Here are a few tips on how to frame that chat to relieve your child’s fears about the virus: 

Monitor the information your child is getting.

Depending on how old your kid is, a lot of what they’re seeing may be from social media, which is not always the most reliable source of information. You want to make sure to watch and contextualize what your child is reading or hearing. Answer their questions honestly without going into too much detail, if it’s not required. 

Explain what’s going on at their developmental level.

“Very young children who don’t have the basic ability to understand how germs are spread are just going to be scared by this information,” said Bales. You may need to explain that process on their level to help them understand that they’re not going to spontaneously get sick from the virus and that there are things they can do to stay healthy. 

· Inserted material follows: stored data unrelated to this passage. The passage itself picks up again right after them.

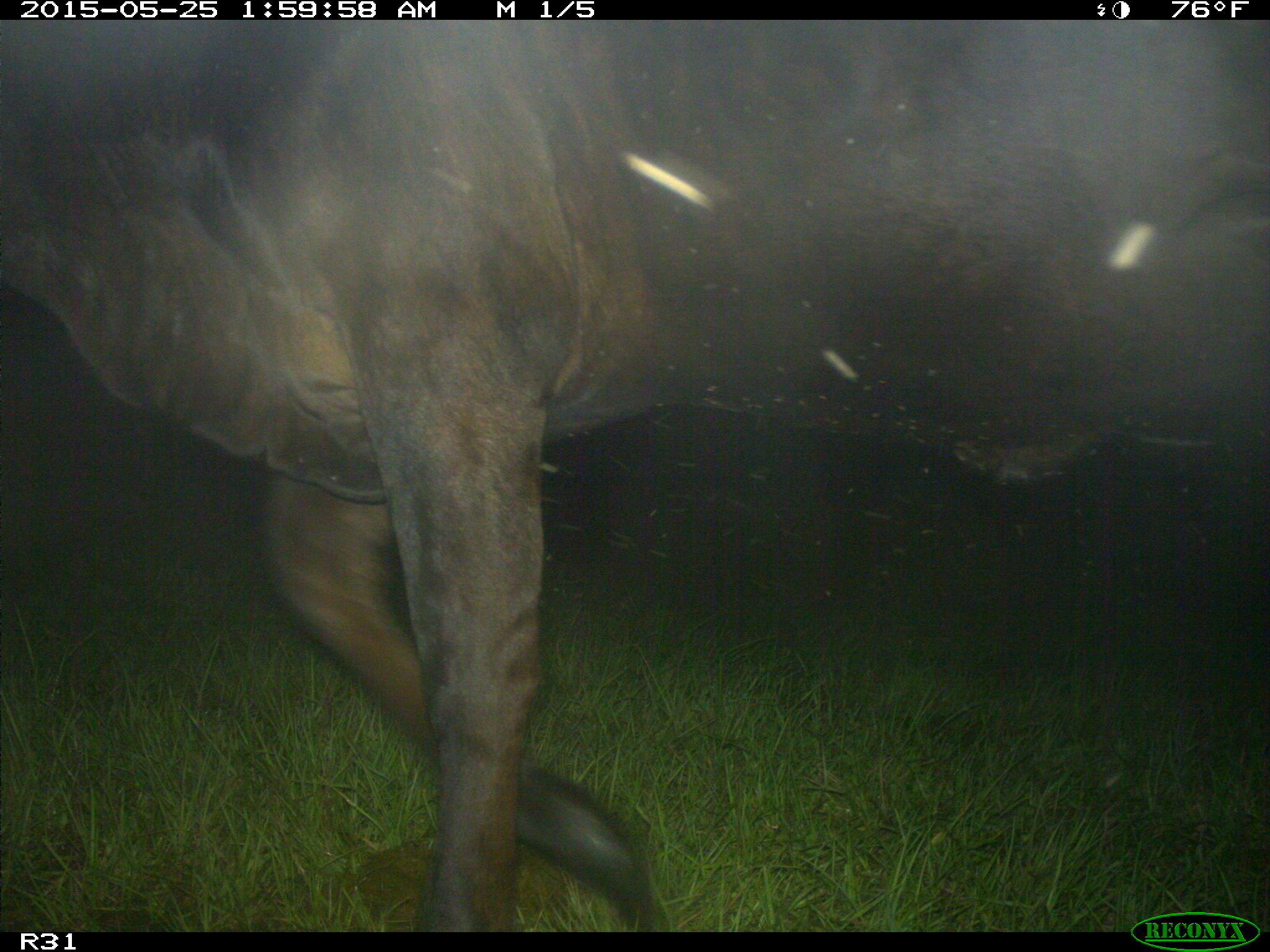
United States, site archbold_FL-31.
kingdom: Animalia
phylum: Chordata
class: Mammalia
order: Artiodactyla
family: Bovidae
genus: Bos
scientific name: Bos taurus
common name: domestic cow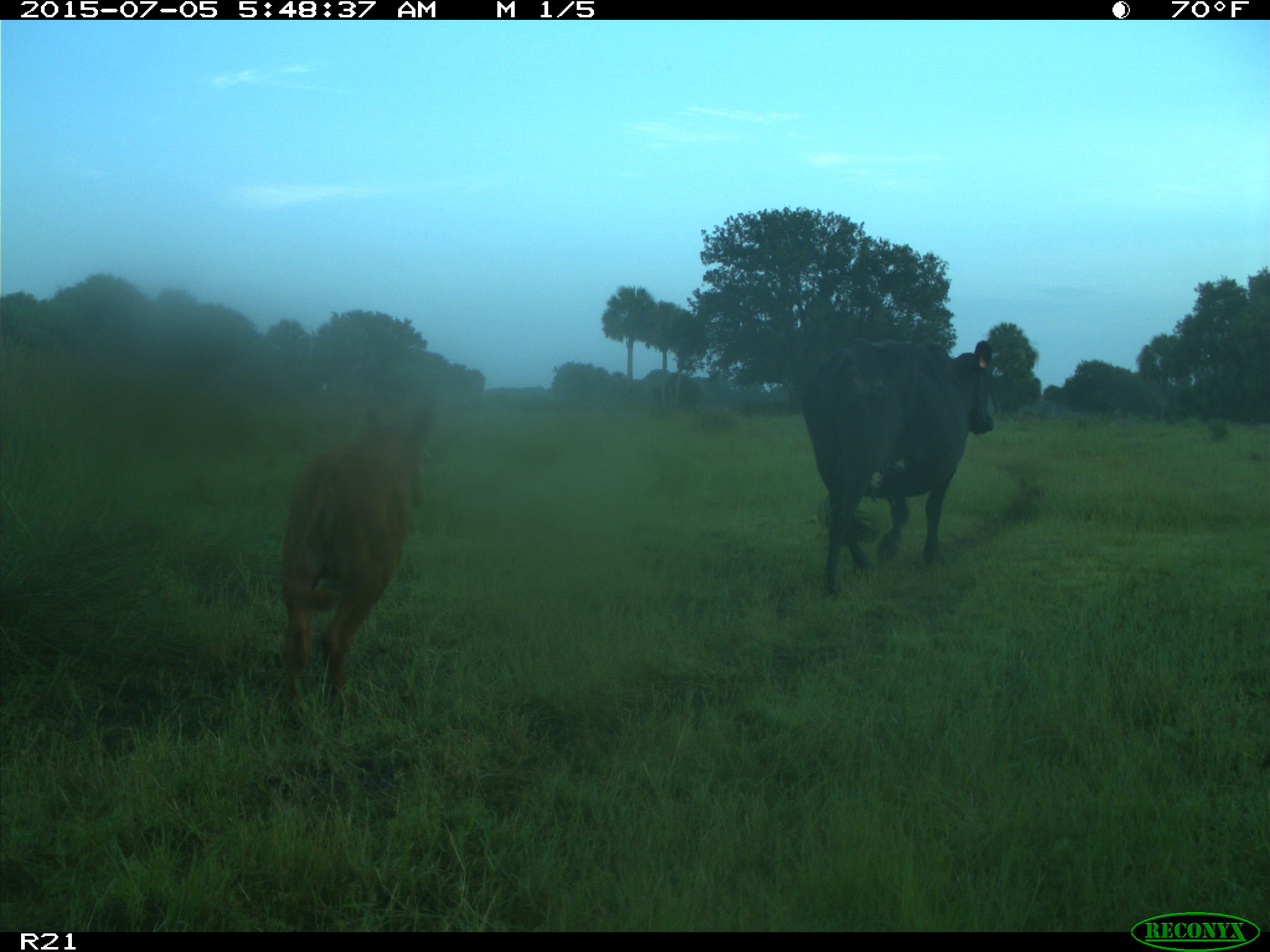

Put the outbreak in scope.

Without diminishing the effect the outbreak is having on China, explain to your child that the coronavirus isn’t widespread in the U.S. Help them understand that they aren’t likely to come into contact with the virus. 

Give children a sense of agency.

Teaching kids to wash their hands regularly and sneeze into their elbows instead of their hands gives them a sense of control over their bodies. “It gives them a feeling of ‘there’s this thing out there that’s scary but there are things I can do to prevent getting it,’” Bales said. 

Use the opportunity to explain why it’s important to stay home if you feel sick.

Sometimes parents don’t even realize the potential seriousness of sending their kids to school while they’re still contagious. This is a good opportunity to teach children (and remind yourself) how important it is to limit contact with people while sick to avoid spreading their bug to other people.